Vittorie senza vendite

Paolo Marcesini

 

Dura vita per i premi letterari. E per i premi in generale. Se persino Felice Laudadio, dimissionario direttore della Mostra del cinema di Venezia, definisce inutile il responso di una giuria ("L'unico giudizio che conta è quello del pubblico, qualunque gara di film è sciocca e arrogante") figuriamoci quale importanza possono ormai avere i premi per il "povero" libro, oggetto-simbolo della perdita di appeal della lettura come forma di comunicazione e di intrattenimento. E ci chiediamo: l'industria culturale può fare a meno della fabbrica dei premi per continuare a vivere? Forse sì, ed è una fortuna. Forse per la prima volta i premi hanno esaurito la loro ragione di vita più effimera e immediata, quella cioè di far vendere chi vince trasformando la vittoria di un concorso letterario in una sorta di vincita al lotto.

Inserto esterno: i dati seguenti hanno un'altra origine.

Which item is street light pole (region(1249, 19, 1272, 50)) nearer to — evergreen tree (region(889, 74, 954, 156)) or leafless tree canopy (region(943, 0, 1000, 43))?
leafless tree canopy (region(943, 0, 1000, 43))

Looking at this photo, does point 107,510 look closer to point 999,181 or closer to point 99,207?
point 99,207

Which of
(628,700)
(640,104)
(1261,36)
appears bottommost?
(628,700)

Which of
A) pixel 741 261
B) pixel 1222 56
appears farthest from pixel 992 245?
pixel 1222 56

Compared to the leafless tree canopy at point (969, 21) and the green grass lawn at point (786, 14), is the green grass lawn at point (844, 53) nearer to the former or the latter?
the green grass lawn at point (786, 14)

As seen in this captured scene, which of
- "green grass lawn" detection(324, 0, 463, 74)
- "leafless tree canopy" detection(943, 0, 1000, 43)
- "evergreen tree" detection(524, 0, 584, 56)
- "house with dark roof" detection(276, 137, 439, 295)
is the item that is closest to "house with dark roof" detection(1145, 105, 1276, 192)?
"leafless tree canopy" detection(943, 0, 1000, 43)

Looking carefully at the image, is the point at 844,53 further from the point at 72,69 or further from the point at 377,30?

Soffocati da estenuanti polemiche, perfidie reciproche e polemiche sempre più venefiche, i novecento premi letterari sparsi sul territorio nazionale (li ha censiti Giuliano Vigini dell'Editoriale Bibliografica) commercialmente ormai contano poco. Lontani i tempi in cui la fascetta di vincitore o di selezionato al Campiello o allo Strega faceva vendere centomila copie, oggi l'unico successo editoriale certo viene garantito dal tam tam dei lettori. Assolutamente non premiato, ad esempio, trionfa in ogni classifica di vendita Andrea Camilleri con le sua "taliate", i suoi "macari" e le inchieste del commissario Montalbano.

Eppure questa perdita di causa ed effetto tra vittorie e vendite potrebbe paradossalmente far bene proprio al libro, rimettere in gara l'autenticità della forza narrativa del romanzo (della poesia e della saggistica), far allontanare per un attimo gli autori dal miraggio del successo e del danaro, far capire a chi legge che la letteratura è una cosa, le classifiche un'altra. Insomma, è finita l'era del gratta e vinci letterario, è morto il premio salva-audience, ma il premio può vivere come antenna del gradimento letterario.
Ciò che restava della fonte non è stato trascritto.